TASK GOAL: Copy the data below line for line, changing nothing.
══ DATA ENTRIES
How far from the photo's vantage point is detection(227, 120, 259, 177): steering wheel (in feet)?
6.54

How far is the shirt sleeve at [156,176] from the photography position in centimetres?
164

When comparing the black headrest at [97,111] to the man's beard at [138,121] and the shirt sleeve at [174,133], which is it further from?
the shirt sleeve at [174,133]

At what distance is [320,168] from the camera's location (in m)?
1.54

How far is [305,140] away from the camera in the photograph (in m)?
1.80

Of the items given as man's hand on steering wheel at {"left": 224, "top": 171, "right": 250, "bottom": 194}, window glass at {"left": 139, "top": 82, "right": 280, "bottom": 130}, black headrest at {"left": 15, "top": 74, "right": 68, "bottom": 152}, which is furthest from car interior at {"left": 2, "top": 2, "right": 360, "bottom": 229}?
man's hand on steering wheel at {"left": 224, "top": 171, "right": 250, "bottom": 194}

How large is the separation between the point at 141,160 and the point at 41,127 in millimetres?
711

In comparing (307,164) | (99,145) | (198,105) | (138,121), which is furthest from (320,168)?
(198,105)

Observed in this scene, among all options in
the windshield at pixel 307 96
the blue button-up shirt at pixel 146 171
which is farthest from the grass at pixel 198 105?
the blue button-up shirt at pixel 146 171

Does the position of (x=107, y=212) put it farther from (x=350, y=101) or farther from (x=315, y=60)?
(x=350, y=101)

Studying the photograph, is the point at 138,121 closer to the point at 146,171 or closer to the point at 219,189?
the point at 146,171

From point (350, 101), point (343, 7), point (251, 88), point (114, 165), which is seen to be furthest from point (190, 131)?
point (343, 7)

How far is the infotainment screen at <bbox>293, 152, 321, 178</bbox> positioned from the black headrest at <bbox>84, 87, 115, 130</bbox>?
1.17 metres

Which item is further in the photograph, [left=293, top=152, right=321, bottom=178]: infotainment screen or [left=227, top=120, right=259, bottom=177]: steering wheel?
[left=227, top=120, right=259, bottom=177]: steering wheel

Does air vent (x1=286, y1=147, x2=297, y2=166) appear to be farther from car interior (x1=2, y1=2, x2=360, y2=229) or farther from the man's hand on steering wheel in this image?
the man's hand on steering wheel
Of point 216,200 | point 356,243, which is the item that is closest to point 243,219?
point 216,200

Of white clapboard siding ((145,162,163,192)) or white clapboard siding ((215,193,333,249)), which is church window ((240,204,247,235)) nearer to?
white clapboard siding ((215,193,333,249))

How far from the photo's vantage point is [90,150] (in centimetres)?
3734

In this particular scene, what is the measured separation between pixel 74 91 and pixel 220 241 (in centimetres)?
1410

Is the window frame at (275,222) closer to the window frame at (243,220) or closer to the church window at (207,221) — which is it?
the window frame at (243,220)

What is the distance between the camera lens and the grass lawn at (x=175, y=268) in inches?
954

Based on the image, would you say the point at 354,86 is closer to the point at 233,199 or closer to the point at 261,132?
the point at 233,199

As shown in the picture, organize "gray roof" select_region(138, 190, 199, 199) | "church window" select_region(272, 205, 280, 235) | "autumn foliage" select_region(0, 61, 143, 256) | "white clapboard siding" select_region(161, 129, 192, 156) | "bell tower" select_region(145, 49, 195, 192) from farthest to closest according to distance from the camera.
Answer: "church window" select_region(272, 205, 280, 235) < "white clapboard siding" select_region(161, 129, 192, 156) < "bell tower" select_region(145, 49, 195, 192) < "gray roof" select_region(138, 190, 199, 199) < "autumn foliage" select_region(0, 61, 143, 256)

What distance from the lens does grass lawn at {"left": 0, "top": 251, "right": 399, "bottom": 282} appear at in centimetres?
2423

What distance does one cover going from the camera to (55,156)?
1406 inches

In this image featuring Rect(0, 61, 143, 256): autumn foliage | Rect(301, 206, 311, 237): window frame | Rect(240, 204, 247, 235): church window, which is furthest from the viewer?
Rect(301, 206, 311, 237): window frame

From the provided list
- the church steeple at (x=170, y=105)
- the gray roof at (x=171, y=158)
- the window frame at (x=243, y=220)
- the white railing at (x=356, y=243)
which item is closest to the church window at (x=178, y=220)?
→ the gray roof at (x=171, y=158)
════
TASK ANSWER:
How far from the photo's vantage point is detection(227, 120, 259, 177): steering wheel (in feet)?
6.54

How far is the shirt sleeve at [156,176] from the photography position in centimetres?
164

When comparing the black headrest at [97,111] to the man's beard at [138,121] and the shirt sleeve at [174,133], which is it further from?
the shirt sleeve at [174,133]

At what distance is [320,168] from the camera's location (in m)?
1.54

How far is [305,140] away from the camera in the photograph (in m)?
1.80

Of the items given as man's hand on steering wheel at {"left": 224, "top": 171, "right": 250, "bottom": 194}, window glass at {"left": 139, "top": 82, "right": 280, "bottom": 130}, black headrest at {"left": 15, "top": 74, "right": 68, "bottom": 152}, which is furthest from car interior at {"left": 2, "top": 2, "right": 360, "bottom": 229}?
man's hand on steering wheel at {"left": 224, "top": 171, "right": 250, "bottom": 194}

How large is the separation between the point at 141,160 and the point at 41,127 in millimetres?
711

In comparing (307,164) | (99,145) | (198,105) | (138,121), which is furthest from (320,168)?
(198,105)

Observed in this scene, among all options in
the windshield at pixel 307 96
the blue button-up shirt at pixel 146 171
which is farthest from the grass at pixel 198 105?
the blue button-up shirt at pixel 146 171

Does the position of (x=107, y=212) put it farther from (x=350, y=101) or farther from (x=315, y=60)?
(x=350, y=101)

Studying the photograph, is the point at 138,121 closer to the point at 146,171 or closer to the point at 219,189?
the point at 146,171

From point (350, 101), point (343, 7), point (251, 88), point (114, 165), which is seen to be furthest from point (190, 131)?
point (343, 7)

How far is the infotainment screen at <bbox>293, 152, 321, 178</bbox> positioned from the black headrest at <bbox>84, 87, 115, 130</bbox>?
1.17 metres

Which item is further in the photograph, [left=293, top=152, right=321, bottom=178]: infotainment screen or [left=227, top=120, right=259, bottom=177]: steering wheel?
[left=227, top=120, right=259, bottom=177]: steering wheel

Does air vent (x1=286, y1=147, x2=297, y2=166) appear to be farther from car interior (x1=2, y1=2, x2=360, y2=229) or farther from the man's hand on steering wheel in this image?
the man's hand on steering wheel
Of point 216,200 | point 356,243, which is the item that is closest to point 243,219?
point 216,200

Of white clapboard siding ((145,162,163,192)) or white clapboard siding ((215,193,333,249)), which is church window ((240,204,247,235)) nearer to?
white clapboard siding ((215,193,333,249))

How far from the photo's vantage point is [90,150] (in centimetres)?
3734

In this particular scene, what is the measured separation between pixel 74 91 and pixel 220 241 (in centimetres)?
1410

Is the window frame at (275,222) closer to the window frame at (243,220) or closer to the church window at (207,221) — which is it?
the window frame at (243,220)

What is the distance between the camera lens and the grass lawn at (x=175, y=268) in inches?
954

Based on the image, would you say the point at 354,86 is closer to the point at 233,199 or closer to the point at 261,132?
the point at 233,199

As shown in the picture, organize "gray roof" select_region(138, 190, 199, 199) | "church window" select_region(272, 205, 280, 235) | "autumn foliage" select_region(0, 61, 143, 256) | "white clapboard siding" select_region(161, 129, 192, 156) | "bell tower" select_region(145, 49, 195, 192) from farthest to closest according to distance from the camera.
Answer: "church window" select_region(272, 205, 280, 235) < "white clapboard siding" select_region(161, 129, 192, 156) < "bell tower" select_region(145, 49, 195, 192) < "gray roof" select_region(138, 190, 199, 199) < "autumn foliage" select_region(0, 61, 143, 256)

What distance from the lens does grass lawn at {"left": 0, "top": 251, "right": 399, "bottom": 282} appear at in centimetres?
2423

What distance does one cover going from the camera to (55,156)?
1406 inches

In this image featuring Rect(0, 61, 143, 256): autumn foliage | Rect(301, 206, 311, 237): window frame | Rect(240, 204, 247, 235): church window, which is furthest from the viewer?
Rect(301, 206, 311, 237): window frame

From the provided list
- the church steeple at (x=170, y=105)
- the gray roof at (x=171, y=158)
- the window frame at (x=243, y=220)
- the white railing at (x=356, y=243)
which item is closest to the church window at (x=178, y=220)?
→ the gray roof at (x=171, y=158)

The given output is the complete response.